GOALIE (GOAL oriented IntErventions) Proactive Multimodal Agent to Assist Augmented Reality

Saptarashmi Bandyopadhyay
Vikas Bahirwani
Lavisha Aggarwal
Bhanu Guda
Lin Li
Qin Liu
Tom Goldstein
John Dickerson
Andrea Colaco
2025
Google Scholar

Abstract

Multimodal AI Agents are helpful to assist and guide users in completing real-time tasks like cooking, robotics, manufacturing. An emerging form of multimodal communication is Augmented Reality (AR), where an AI Agent can enhance user experience with step-by-step guidance of tasks by observing the user's vision and language inputs. Current LLM or VLM based agents are reactive, waiting for an user query before responding. Proactive AI Agents in AR focus on detecting when the AI Agent should autonomously intervene to fix mistakes or followup any instruction. Our GOALIE (GOAL-oriented IntErvention) Agent is the first multimodal proactive AR agent which guides the user step-by-step on its own. We build an innovative Zero-Shot Prompting framework PSoS (Proactive Sequence of Steps) with the context of abstract past user actions, the agent's previous responses, and the user's granular goals and actions before it is detected that the AI Agent should intervene.

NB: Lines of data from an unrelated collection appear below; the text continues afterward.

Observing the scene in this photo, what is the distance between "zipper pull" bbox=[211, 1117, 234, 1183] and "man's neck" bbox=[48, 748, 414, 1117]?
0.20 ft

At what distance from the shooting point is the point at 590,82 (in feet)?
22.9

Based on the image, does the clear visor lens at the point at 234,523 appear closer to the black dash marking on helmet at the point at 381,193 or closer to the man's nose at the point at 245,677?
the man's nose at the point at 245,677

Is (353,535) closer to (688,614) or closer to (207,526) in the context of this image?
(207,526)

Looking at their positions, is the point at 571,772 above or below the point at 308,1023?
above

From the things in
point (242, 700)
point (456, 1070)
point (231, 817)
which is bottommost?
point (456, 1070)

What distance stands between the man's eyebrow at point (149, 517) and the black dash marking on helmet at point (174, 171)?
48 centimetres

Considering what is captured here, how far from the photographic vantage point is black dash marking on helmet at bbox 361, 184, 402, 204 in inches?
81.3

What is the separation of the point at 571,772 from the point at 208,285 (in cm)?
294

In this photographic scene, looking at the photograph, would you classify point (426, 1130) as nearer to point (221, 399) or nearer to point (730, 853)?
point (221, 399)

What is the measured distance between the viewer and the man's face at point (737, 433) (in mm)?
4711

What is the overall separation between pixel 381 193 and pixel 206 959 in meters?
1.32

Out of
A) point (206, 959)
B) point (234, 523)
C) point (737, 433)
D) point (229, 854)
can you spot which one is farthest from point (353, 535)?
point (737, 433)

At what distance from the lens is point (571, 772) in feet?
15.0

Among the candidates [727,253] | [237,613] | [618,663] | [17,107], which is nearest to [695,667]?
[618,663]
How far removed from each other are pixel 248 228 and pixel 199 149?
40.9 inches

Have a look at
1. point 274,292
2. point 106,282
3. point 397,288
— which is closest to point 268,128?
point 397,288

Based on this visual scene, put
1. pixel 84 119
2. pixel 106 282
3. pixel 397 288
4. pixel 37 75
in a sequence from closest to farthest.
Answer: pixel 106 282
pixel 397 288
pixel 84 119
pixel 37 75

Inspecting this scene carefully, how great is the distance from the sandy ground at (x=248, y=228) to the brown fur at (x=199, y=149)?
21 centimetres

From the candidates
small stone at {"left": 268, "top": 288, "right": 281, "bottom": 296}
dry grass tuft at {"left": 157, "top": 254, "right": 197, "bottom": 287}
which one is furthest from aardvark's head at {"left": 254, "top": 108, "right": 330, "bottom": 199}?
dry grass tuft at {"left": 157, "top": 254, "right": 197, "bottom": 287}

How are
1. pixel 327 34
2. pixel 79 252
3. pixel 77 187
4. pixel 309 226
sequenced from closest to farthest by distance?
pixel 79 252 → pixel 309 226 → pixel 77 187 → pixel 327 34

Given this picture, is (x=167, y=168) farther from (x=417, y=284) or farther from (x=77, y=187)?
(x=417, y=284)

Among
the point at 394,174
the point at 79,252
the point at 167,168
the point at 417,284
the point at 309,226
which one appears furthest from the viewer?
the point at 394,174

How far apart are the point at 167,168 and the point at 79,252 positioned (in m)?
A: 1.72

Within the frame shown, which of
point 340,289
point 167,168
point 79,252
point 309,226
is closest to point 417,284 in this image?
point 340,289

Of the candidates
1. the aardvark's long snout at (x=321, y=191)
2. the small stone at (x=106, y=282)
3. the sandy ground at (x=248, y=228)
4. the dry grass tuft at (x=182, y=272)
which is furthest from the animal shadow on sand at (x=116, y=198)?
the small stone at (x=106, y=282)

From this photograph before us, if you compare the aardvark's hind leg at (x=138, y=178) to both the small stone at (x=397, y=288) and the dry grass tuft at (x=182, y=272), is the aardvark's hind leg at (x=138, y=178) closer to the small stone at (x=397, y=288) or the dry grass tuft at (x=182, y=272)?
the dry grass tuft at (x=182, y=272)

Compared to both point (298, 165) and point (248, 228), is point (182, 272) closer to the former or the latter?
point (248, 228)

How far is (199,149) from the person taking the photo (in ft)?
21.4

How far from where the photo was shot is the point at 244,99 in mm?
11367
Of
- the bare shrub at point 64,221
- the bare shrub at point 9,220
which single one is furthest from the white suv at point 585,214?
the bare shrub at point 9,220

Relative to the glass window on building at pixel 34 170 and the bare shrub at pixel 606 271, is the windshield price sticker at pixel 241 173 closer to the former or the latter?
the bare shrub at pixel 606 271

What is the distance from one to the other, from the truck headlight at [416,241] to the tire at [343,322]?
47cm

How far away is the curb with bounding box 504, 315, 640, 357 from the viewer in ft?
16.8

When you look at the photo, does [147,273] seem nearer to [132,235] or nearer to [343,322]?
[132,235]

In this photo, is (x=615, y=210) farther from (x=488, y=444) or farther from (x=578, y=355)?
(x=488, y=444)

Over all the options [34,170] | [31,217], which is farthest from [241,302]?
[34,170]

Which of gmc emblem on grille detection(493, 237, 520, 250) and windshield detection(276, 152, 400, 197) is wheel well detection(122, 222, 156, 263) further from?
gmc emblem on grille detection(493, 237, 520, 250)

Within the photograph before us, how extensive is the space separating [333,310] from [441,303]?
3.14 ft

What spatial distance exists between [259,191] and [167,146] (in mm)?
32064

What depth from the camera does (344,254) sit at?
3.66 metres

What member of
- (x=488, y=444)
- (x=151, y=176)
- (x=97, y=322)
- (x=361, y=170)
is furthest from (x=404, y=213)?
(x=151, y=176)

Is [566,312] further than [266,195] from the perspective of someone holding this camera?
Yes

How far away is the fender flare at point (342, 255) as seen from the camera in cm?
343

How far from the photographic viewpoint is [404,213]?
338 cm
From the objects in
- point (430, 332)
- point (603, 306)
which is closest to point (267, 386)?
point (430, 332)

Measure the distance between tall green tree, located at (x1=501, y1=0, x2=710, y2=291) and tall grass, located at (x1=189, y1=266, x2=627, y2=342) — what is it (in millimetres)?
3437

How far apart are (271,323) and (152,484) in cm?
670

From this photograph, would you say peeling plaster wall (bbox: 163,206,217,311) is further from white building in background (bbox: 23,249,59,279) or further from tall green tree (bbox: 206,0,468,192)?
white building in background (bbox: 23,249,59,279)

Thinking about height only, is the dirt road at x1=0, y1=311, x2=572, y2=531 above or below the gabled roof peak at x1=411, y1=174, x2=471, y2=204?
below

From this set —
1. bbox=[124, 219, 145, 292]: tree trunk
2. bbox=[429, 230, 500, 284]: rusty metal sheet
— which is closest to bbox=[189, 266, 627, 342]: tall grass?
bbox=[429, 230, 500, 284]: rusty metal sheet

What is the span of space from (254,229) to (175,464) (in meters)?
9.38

We use PSoS for Supervised Finetuning (SFT), Direct Preference Optimization (DPO) and Group-Relative Policy Optimization (GRPO) finetuning of our AI agent to improve the quality of the agent's proactive intervention. We also propose a new algorithmic framework, Bagged group Relative Policy Optimization (BRPO), to reduce the variance in rewards of generation groups, to adapt the finetuning algorithm for multimodal proactive interventions by the AI Agent and to enable real-time finetuning of the AI model. We compare the step-by-step intervention quality and efficiency of the GOALIE Agent with Gemma-3 models along with other VLMs for task execution with human expert labels. We conduct human evaluation of the proactive interventions, demonstrating user satisfaction with the GOALIE Agent's proactive interventions. We will release the code, model and human evaluation data.